Centuries ago, it was discovered that certain types of mineral rock possessed unusual properties of attraction to the metal iron. One particular mineral, called lodestone, or magnetite, is found mentioned in very old historical records (about 2500 years ago in Europe, and much earlier in the Far East) as a subject of curiosity.
Later, it was employed in the aid of navigation, as it was found that a piece of this unusual rock would tend to orient itself in a north-south direction if left free to rotate (suspended on a string or on a float in water).
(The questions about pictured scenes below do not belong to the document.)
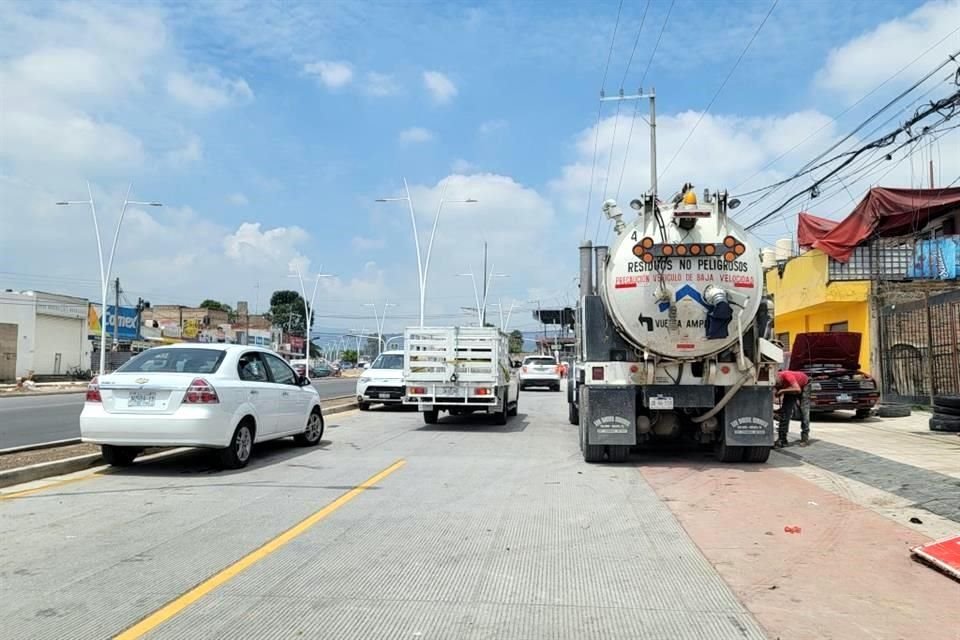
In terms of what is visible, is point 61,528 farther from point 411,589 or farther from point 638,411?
point 638,411

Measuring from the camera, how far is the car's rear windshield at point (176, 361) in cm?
965

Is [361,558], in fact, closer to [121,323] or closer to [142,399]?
[142,399]

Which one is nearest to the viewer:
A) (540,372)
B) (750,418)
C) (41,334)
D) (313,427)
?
(750,418)

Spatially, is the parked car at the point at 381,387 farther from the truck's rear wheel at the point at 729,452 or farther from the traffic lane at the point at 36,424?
the truck's rear wheel at the point at 729,452

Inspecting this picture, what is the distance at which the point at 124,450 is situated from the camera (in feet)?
32.5

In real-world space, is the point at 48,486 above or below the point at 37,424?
below

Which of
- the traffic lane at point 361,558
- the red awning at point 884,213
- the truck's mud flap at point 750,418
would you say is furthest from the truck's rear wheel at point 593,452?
the red awning at point 884,213

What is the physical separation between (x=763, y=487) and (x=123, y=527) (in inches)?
277

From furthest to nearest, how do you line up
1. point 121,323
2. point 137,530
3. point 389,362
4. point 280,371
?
point 121,323, point 389,362, point 280,371, point 137,530

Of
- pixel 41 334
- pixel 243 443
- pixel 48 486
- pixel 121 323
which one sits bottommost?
pixel 48 486

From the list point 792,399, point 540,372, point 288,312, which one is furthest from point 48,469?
point 288,312

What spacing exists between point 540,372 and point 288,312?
98884mm

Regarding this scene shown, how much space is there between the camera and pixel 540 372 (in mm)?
36062

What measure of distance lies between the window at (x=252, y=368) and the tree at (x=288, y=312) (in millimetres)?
112146
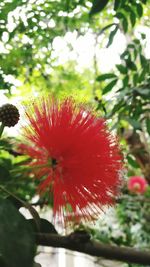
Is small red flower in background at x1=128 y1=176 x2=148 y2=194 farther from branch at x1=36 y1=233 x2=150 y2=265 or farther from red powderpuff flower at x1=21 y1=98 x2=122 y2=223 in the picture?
branch at x1=36 y1=233 x2=150 y2=265

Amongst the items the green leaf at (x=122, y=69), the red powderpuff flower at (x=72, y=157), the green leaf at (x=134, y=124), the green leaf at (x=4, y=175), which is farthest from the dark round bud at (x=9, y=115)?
the green leaf at (x=122, y=69)

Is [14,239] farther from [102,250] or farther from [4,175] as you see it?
[4,175]

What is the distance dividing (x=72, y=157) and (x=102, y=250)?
0.56 feet

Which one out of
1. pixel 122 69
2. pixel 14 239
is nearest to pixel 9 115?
pixel 14 239

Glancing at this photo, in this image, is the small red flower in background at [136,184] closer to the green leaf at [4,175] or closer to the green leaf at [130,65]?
the green leaf at [130,65]

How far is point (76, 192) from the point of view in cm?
64

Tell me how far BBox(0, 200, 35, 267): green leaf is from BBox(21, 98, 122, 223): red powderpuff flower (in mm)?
91

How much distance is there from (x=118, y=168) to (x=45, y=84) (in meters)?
1.39

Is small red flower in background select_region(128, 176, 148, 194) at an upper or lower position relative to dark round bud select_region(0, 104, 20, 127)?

A scientific study undertaken in 1269 by Peter Peregrinus revealed that steel could be similarly “charged” with this unusual property after being rubbed against one of the “poles” of a piece of lodestone.
Unlike electric charges (such as those observed when amber is rubbed against cloth), magnetic objects possessed two poles of opposite effect, denoted “north” and “south” after their self-orientation to the earth. As Peregrinus found, it was impossible to isolate one of these poles by itself by cutting a piece of lodestone in half: each resulting piece possessed its own pair of poles
Magnetism is the force generated by any moving charged particle or charged particles. A magnetic field is the result of the motion of a charged particle or charged particles, and this field is generated in no other way. Any time a charged particle moves, it creates a magnetic field around its path of travel. There are no exceptions that we know of. Magnetism is the phenomena associated with a magnetic field and with its action on other things.
The creation of a magnetic field by a moving charge or moving charges is this fundamental concept that is behind the term electromagnetic force, which is one of the four fundamental forces in the universe. Electricity and magnetism are tied together inextricably because of this.
If enough electrons are moving in a uniform way in a group of atoms, it will give rise to an “external” magnetic field, and we call this a magnetic domain. It could be one atom or, as suggested, a group of them, but the key is the uniform motion of “enough” electrons to create the domain.
This phenomena, that of magnetic domains, appears in ferromagnetic materials like iron. The domains are there. And if we perform some kind of operation to align a gross quantity of these domains, it will permit us to have a magnet.